Data for the task:
-----
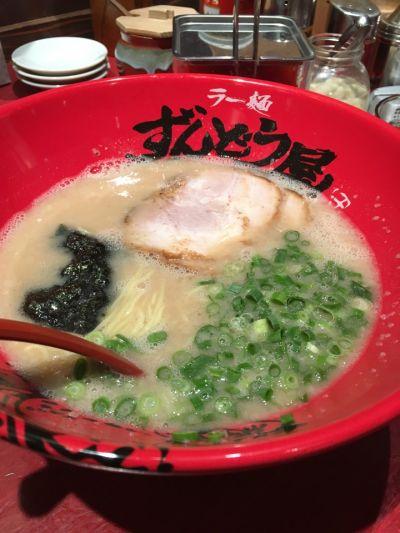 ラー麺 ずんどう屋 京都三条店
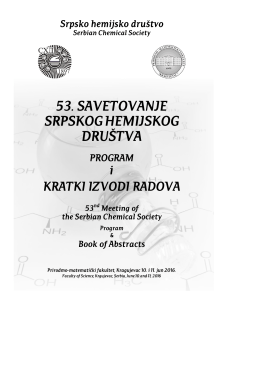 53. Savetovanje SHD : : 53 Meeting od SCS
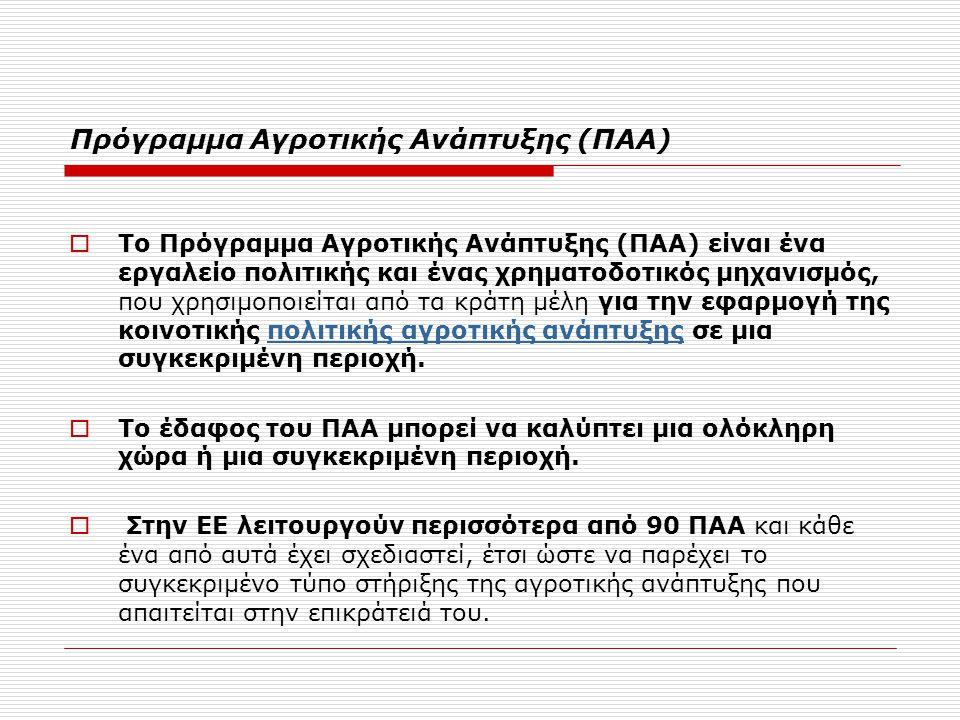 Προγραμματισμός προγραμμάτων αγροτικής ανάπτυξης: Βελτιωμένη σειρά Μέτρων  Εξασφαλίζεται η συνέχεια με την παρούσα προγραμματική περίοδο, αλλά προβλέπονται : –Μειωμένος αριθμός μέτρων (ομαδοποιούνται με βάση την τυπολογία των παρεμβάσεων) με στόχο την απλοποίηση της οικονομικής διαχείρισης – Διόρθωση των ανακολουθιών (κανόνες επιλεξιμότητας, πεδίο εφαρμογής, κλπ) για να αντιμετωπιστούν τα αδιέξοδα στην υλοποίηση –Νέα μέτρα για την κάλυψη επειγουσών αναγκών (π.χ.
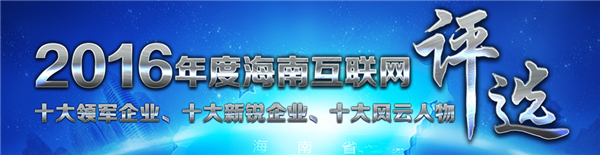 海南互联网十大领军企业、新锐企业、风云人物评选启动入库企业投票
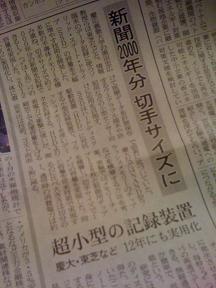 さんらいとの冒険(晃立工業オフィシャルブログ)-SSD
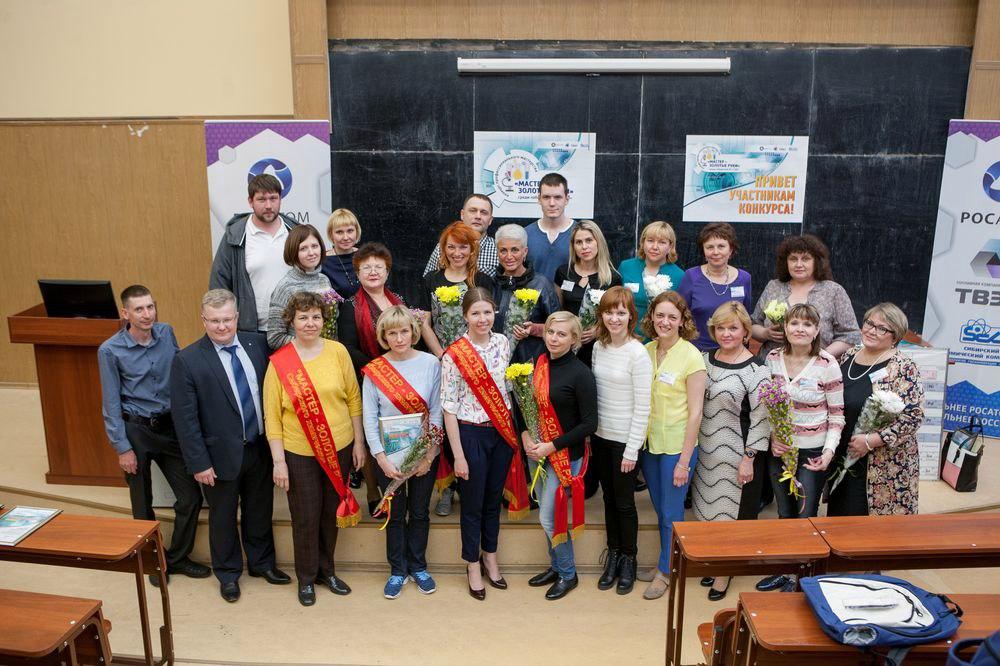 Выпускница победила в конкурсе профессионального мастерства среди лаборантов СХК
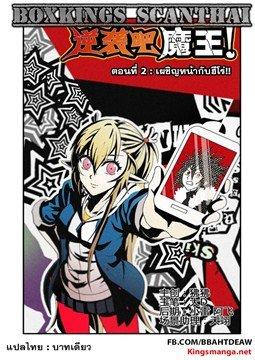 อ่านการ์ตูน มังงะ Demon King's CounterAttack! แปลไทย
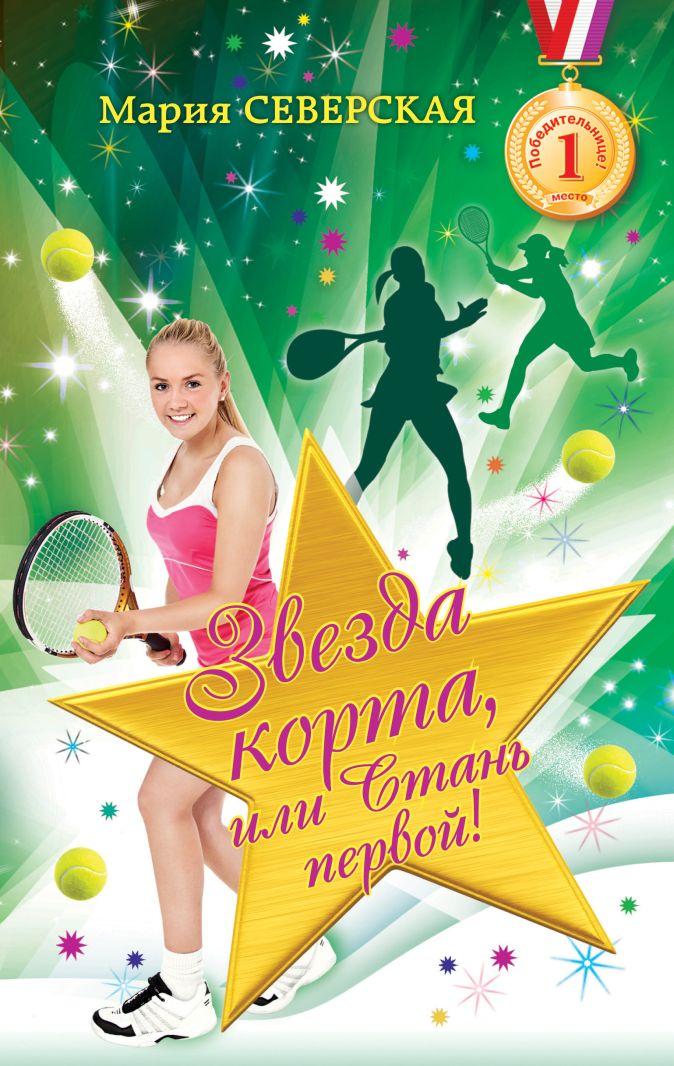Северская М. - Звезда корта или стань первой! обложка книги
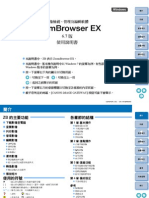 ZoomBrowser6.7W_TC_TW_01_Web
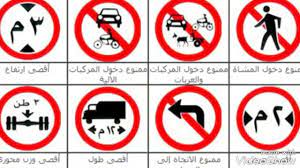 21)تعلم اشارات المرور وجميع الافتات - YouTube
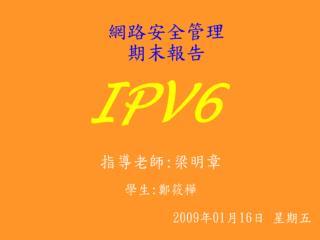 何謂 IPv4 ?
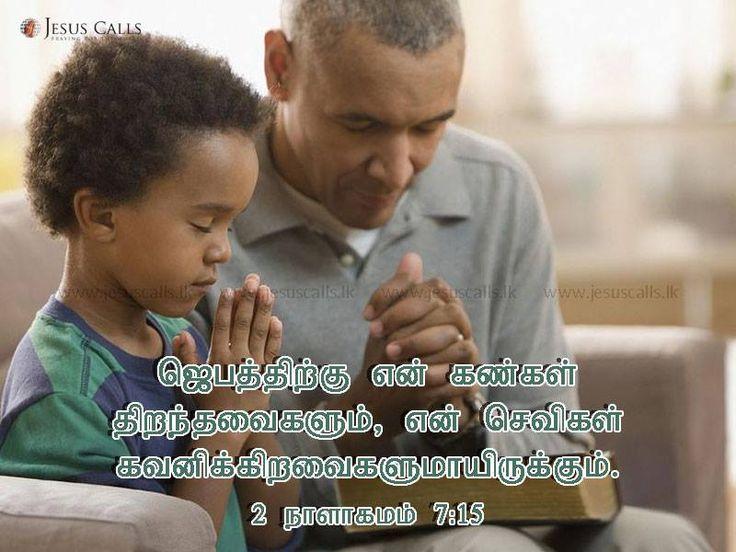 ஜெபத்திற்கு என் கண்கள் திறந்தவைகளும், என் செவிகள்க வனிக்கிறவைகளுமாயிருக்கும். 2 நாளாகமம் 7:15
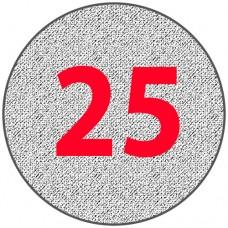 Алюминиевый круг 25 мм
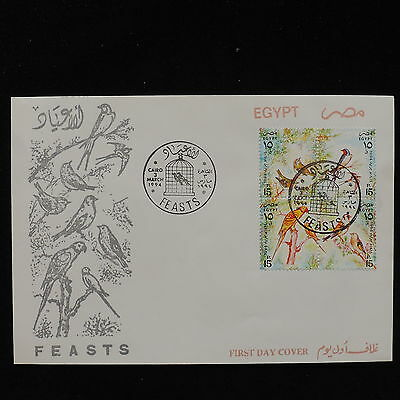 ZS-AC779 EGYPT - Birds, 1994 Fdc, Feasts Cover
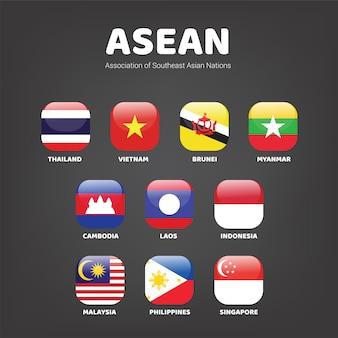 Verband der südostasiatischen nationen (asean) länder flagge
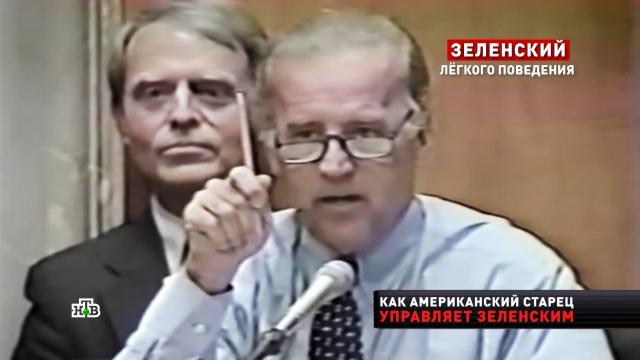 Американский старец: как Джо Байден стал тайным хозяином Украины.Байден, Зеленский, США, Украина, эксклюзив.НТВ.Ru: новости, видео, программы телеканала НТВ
-----
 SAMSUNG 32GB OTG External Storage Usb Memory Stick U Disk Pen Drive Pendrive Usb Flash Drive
-----
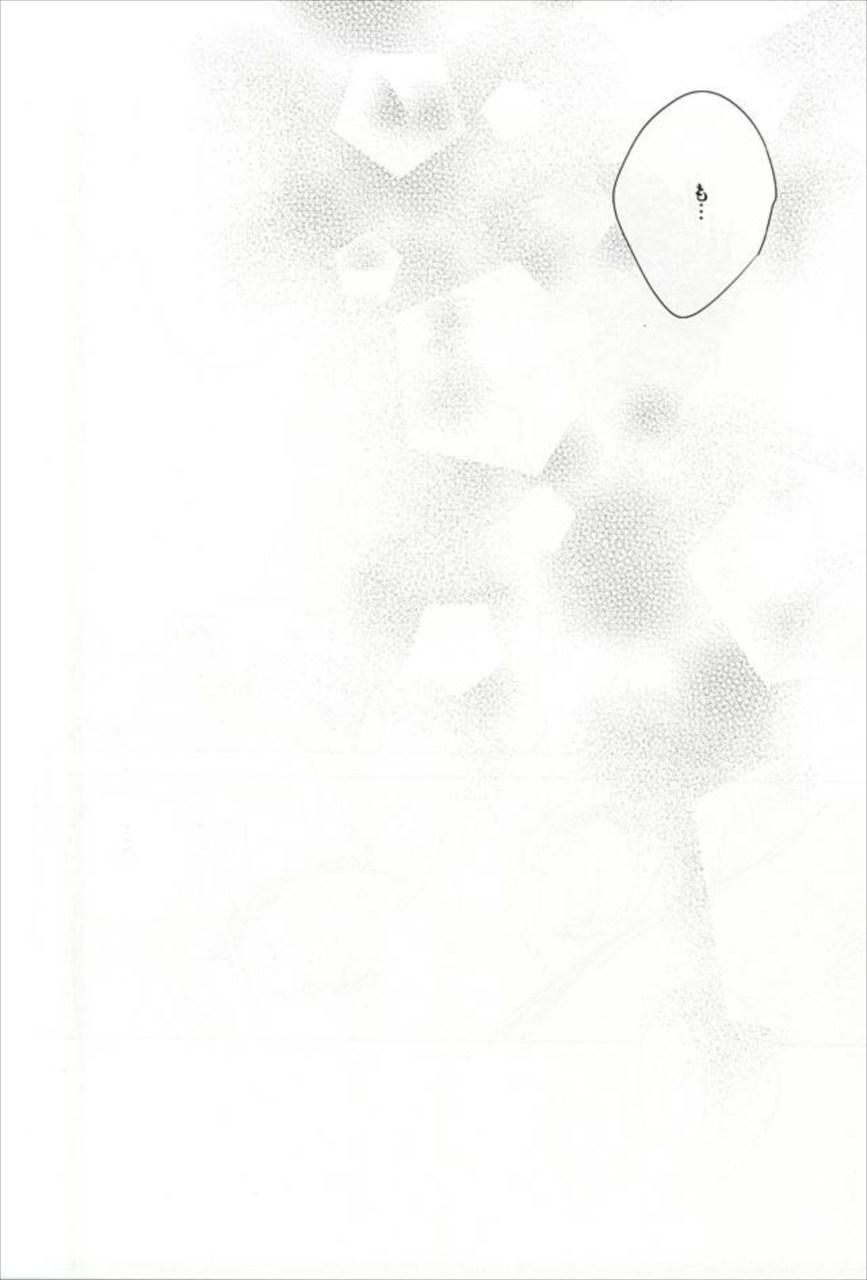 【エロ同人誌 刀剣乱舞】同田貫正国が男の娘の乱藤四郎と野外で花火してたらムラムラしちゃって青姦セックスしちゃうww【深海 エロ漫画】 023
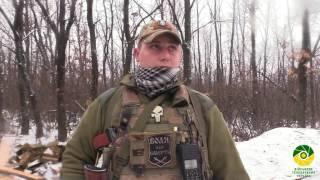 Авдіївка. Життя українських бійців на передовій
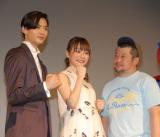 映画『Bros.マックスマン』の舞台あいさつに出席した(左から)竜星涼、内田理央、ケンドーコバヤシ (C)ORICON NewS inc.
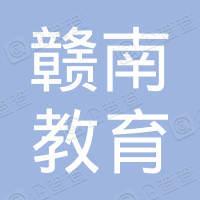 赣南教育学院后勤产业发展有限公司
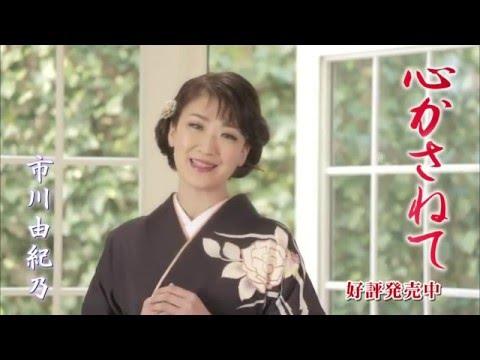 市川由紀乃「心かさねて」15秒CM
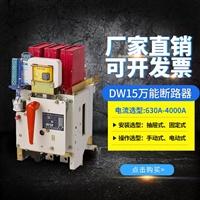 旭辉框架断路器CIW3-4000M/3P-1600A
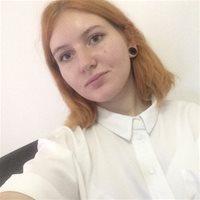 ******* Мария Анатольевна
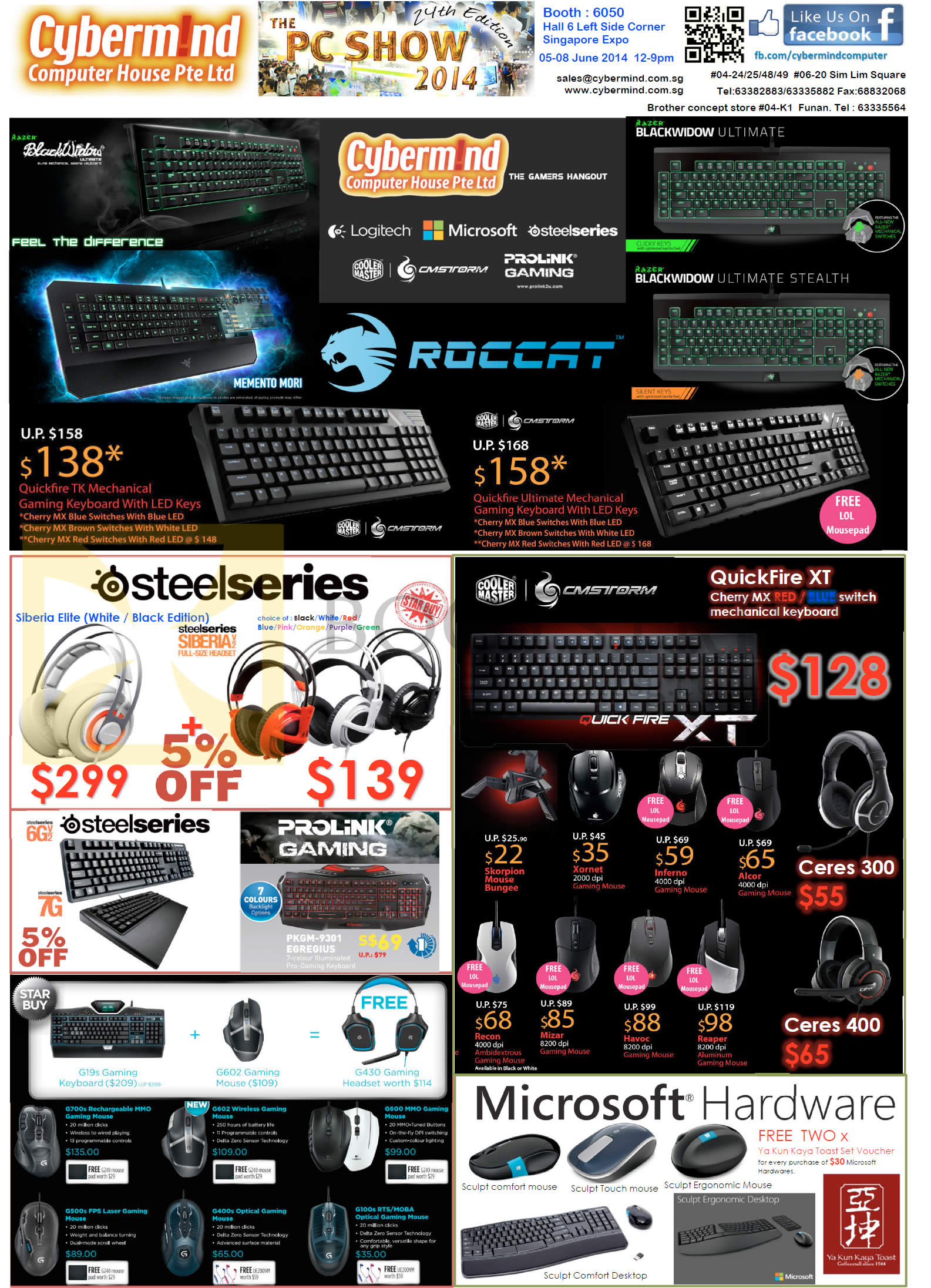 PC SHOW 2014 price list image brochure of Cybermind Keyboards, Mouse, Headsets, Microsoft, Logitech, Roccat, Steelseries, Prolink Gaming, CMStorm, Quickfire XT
-----
Directions for this task:
Using the data above, give again exactly the lines starting at the one holding "ラー麺 ずんどう屋 京都三条店" and ending at the one holding "53. Savetovanje SHD : : 53 Meeting od SCS", inclusive, and nothing more. Omit the pictures.

Expected answer:
 ラー麺 ずんどう屋 京都三条店
 53. Savetovanje SHD : : 53 Meeting od SCS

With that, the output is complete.